Problems with reverse mode automatic diff (e.g. zygote) with NeuralSDEs

Hello, I am having difficulty computing gradients of a neural sdes (either custom or in DiffeqFlux) using Zygote or ReverseDiff. I think it has to do with the shape of the noise during the backward pass but I am not sure.

Here is a MWE:

using Zygote, Random, DiffEqFlux, DifferentialEquations, Lux, ComponentArrays

rng = Random.default_rng()
tspan = (0.0, 1.0) .|> Float32
n_timepoints = 10
n_samples = 32
ts = range(tspan[1], tspan[2], length=n_timepoints)
y = rand32(2, n_timepoints, n_samples)  # (n_dim, n_timepoints, n_samples)
y0 = y[:, 1, :] 

model = NeuralDSDE(
    Dense(2, 2, tanh),
    Dense(2, 2, tanh),
    tspan,
    EulerHeun(),
    dt = 0.1,
    saveat = ts, 
    sensealg = InterpolatingAdjoint(autojacvec=ZygoteVJP())
)

p, st = Lux.setup(rng, model)
p = ComponentArray{Float32}(p)

function predict(y0, p, st)
   permutedims(Array(model(y0, p, st)[1]), (1, 3, 2))
end

function loss(p)
    pred = predict(y0, p, st)
    return sum(abs2, pred .- y)
end

Now computing the gradinets using ForwardDiff works, but using Zygote throws an error:

Zygote.gradient(loss, p)

DimensionMismatch: arrays could not be broadcast to a common size; got a dimension with lengths 64 and 2 Stacktrace: [1] _bcs1 @ ./broadcast.jl:529 [inlined] [2] _bcs @ ./broadcast.jl:523 [inlined] [3] broadcast_shape @ ./broadcast.jl:517 [inlined] [4] combine_axes @ ./broadcast.jl:512 [inlined] [5] instantiate @ ./broadcast.jl:294 [inlined] [6] materialize @ ./broadcast.jl:873 [inlined] [7] (::NNlib.var"#145#148"{SubArray{Float32, 1, LinearAlgebra.Diagonal{Float32, SubArray{Float32, 1, Vector{Float32}, Tuple{UnitRange{Int64}}, true}}, Tuple{Base.Slice{Base.OneTo{Int64}}, Int64}, false}, Matrix{Float32}})() @ NNlib ~/.julia/packages/NNlib/O0zGY/src/activations.jl:903 [8] unthunk @ ~/.julia/packages/ChainRulesCore/zgT0R/src/tangent_types/thunks.jl:204 [inlined] [9] unthunk @ ~/.julia/packages/ChainRulesCore/zgT0R/src/tangent_types/thunks.jl:237 [inlined] [10] wrap_chainrules_output @ ~/.julia/packages/Zygote/jxHJc/src/compiler/chainrules.jl:110 [inlined] [11] map @ ./tuple.jl:275 [inlined]

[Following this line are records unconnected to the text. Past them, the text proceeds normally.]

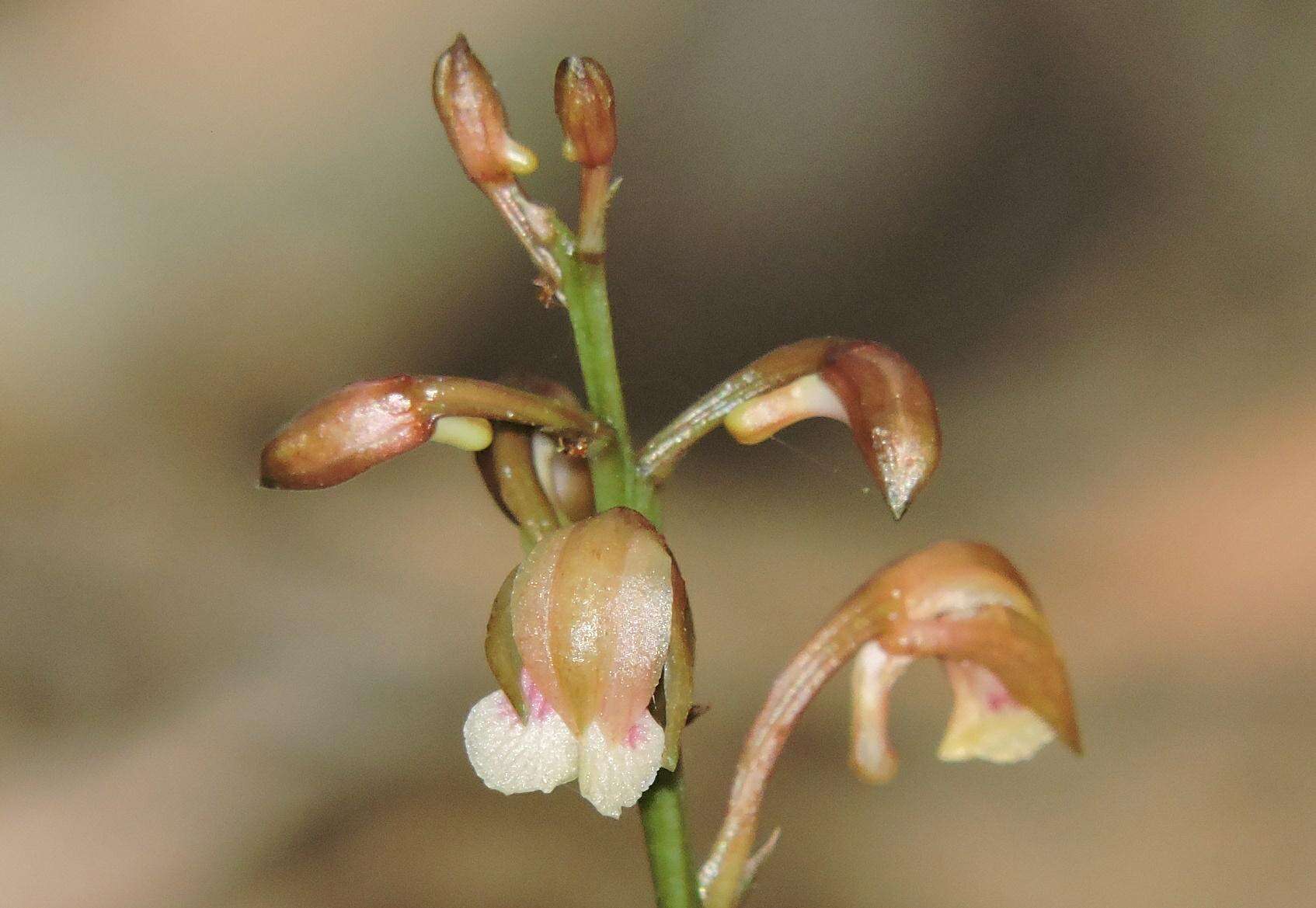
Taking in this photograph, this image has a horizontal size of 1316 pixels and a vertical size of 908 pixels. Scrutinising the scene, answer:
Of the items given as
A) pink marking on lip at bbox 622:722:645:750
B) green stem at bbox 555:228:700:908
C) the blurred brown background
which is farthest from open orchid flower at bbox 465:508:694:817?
the blurred brown background

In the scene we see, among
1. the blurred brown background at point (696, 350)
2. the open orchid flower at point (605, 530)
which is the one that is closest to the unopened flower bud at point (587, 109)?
the open orchid flower at point (605, 530)

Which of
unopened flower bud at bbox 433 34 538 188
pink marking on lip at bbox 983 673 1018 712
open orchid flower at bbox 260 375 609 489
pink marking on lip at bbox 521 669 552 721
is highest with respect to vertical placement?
unopened flower bud at bbox 433 34 538 188

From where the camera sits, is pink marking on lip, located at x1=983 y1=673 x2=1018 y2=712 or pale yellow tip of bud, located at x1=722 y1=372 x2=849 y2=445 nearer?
pale yellow tip of bud, located at x1=722 y1=372 x2=849 y2=445

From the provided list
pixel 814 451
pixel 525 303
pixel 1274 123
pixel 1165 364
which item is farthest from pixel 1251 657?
pixel 525 303

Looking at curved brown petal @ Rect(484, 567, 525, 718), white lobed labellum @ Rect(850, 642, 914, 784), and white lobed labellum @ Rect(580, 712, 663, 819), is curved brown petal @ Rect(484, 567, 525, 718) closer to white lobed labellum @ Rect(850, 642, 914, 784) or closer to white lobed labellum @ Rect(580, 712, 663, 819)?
white lobed labellum @ Rect(580, 712, 663, 819)

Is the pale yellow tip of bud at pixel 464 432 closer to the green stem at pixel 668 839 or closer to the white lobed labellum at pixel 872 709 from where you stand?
the green stem at pixel 668 839

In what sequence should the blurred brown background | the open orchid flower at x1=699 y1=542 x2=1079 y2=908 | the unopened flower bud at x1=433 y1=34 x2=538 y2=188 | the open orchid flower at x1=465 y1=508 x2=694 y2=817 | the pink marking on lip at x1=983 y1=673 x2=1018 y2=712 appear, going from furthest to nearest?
the blurred brown background → the pink marking on lip at x1=983 y1=673 x2=1018 y2=712 → the open orchid flower at x1=699 y1=542 x2=1079 y2=908 → the unopened flower bud at x1=433 y1=34 x2=538 y2=188 → the open orchid flower at x1=465 y1=508 x2=694 y2=817
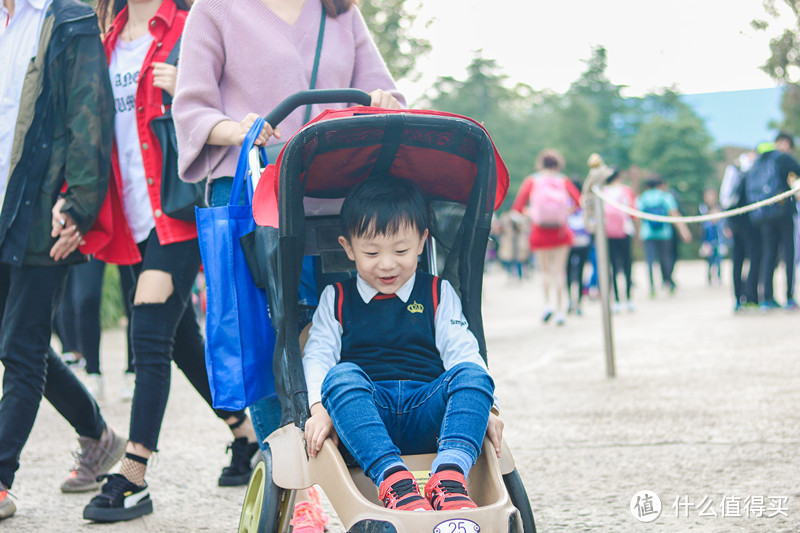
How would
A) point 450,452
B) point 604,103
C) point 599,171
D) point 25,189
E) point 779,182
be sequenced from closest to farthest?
1. point 450,452
2. point 25,189
3. point 599,171
4. point 779,182
5. point 604,103

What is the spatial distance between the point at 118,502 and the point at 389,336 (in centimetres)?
130

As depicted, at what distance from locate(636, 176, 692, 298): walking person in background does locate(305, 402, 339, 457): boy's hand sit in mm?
12910

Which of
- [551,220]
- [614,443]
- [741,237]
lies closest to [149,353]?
[614,443]

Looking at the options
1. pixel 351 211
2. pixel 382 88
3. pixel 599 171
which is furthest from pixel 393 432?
pixel 599 171

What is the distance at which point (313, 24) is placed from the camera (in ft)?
10.5

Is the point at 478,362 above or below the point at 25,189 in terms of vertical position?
below

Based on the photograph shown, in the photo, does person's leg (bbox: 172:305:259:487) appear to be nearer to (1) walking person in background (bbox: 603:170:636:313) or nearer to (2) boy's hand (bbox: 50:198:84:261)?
(2) boy's hand (bbox: 50:198:84:261)

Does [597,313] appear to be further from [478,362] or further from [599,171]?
[478,362]

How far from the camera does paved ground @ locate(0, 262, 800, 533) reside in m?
3.21

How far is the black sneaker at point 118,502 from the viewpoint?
10.5 ft

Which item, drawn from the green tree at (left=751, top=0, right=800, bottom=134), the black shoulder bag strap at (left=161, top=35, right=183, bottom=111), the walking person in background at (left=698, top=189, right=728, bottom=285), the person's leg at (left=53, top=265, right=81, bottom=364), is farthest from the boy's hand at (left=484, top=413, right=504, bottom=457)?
the green tree at (left=751, top=0, right=800, bottom=134)

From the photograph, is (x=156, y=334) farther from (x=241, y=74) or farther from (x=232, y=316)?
(x=241, y=74)

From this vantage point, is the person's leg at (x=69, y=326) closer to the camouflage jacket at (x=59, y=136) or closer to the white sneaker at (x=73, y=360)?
the white sneaker at (x=73, y=360)

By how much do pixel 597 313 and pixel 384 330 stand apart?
10151 millimetres
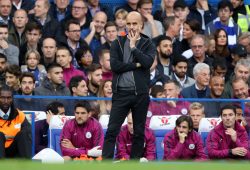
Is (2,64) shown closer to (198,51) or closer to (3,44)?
(3,44)

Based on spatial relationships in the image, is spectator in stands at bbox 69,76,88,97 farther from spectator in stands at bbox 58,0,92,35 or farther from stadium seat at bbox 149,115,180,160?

The problem can only be resolved if I changed the sensealg to TrackerAdjoint() and the types to Float64

Open an issue on SciMLSensitivity.jl. There’s some ongoing work on improving the SDE adjoints, though discrete adjoints (like TrackerAdjoint) do have some advantages on this kind of SDE.